» Exercise 1: Reproduce the records unchanged, starting at the line that contains "How far apart" and continuing through the end of the records.

Discrete Pin structures It is clear that an oriented manifold $M^n$ (with dimension $n$) admits spin structures if and only if its second Stiefel-Whitney class $[w^2]\in H^2(M,\mathbb Z_2)$ vanishes. In the construction of the simplicial complex upon triangulation of $M$, one can also use the $(n-2)$-th Stiefel-Whitney homology class $[w_{n-2}]$, which is the Poincare dual of $[w^2]$.
There is a relation between the discrete spin structure and Kasteleyn orientations, given in Kasteleyn (Ref 1).
For a spatial 2-manifold $M^2$ ($n=2$) with triangulation $T$, the Stiefel-Whitney homology class $[w_0]$ has a representative that is the summation of all vertices $v$ with some (mod 2) coefficients as follows Goldstein- Turner (Ref 2):
$$
w_0 = \sum_{v\in T} \# \{\sigma | v \subseteq \sigma \text{ is regular} \} \cdot v.

» Exercise 2:
For each statement, say whether it agrees with the passage on discrete Pin structures, answering yes or no and quoting the words from the passage that decide it.
(a) An oriented manifold admits spin structures exactly when its second Stiefel-Whitney class vanishes.
(b) The relation between the discrete spin structure and Kasteleyn orientations is given by Goldstein-Turner.
(c) The $(n-2)$-th Stiefel-Whitney homology class is the Poincare dual of the second Stiefel-Whitney class.

Spatial relationship records:

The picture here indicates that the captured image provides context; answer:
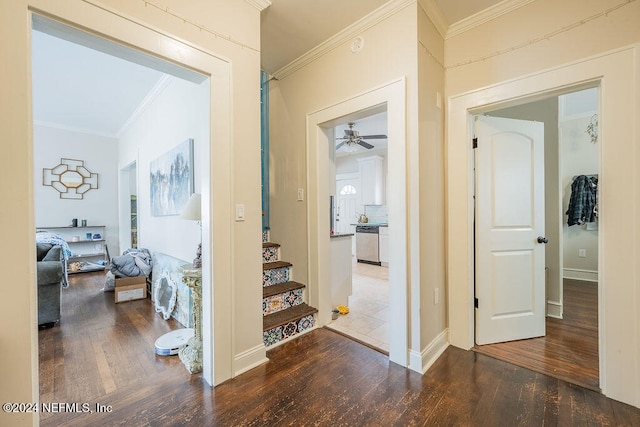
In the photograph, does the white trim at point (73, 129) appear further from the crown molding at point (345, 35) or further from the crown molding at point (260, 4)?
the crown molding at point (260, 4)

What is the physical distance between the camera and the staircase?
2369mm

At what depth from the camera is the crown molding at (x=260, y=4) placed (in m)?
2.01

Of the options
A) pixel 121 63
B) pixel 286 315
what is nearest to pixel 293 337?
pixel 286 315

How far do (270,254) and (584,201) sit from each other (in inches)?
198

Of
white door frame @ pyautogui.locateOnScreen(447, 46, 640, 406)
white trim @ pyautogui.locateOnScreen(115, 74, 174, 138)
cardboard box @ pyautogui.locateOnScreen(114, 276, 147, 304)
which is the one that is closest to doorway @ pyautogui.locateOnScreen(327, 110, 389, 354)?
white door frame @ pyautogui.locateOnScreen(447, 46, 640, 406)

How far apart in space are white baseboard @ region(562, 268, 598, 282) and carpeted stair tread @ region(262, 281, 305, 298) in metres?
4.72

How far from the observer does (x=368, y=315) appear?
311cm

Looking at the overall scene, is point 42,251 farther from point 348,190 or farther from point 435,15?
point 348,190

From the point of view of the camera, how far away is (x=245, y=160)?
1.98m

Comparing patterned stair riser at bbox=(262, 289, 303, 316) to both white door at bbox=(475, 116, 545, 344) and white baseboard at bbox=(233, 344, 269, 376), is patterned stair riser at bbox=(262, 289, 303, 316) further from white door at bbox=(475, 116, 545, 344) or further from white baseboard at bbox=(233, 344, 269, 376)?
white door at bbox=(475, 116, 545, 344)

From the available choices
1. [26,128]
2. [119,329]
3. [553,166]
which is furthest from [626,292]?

» Complete output 1:
How far apart in space are white baseboard @ region(562, 268, 598, 282) and carpeted stair tread @ region(262, 281, 305, 298) in metres?
4.72

How far from the observer does (x=368, y=315) appear?
311cm

Looking at the overall scene, is point 42,251 farther from point 348,190 or farther from point 435,15?
point 348,190

From the point of view of the camera, how far away is (x=245, y=160)?
1.98m

Comparing patterned stair riser at bbox=(262, 289, 303, 316) to both white door at bbox=(475, 116, 545, 344) and white baseboard at bbox=(233, 344, 269, 376), is patterned stair riser at bbox=(262, 289, 303, 316) further from white door at bbox=(475, 116, 545, 344) or further from white baseboard at bbox=(233, 344, 269, 376)?
white door at bbox=(475, 116, 545, 344)

From the available choices
1. [26,128]
2. [119,329]
3. [553,166]
which is furthest from [626,292]?

» Complete output 2:
(a) Yes: "admits spin structures if and only if its second Stiefel-Whitney class $[w^2]\in H^2(M,\mathbb Z_2)$ vanishes"
(b) No: "given in Kasteleyn (Ref 1)"
(c) Yes: "which is the Poincare dual of $[w^2]$"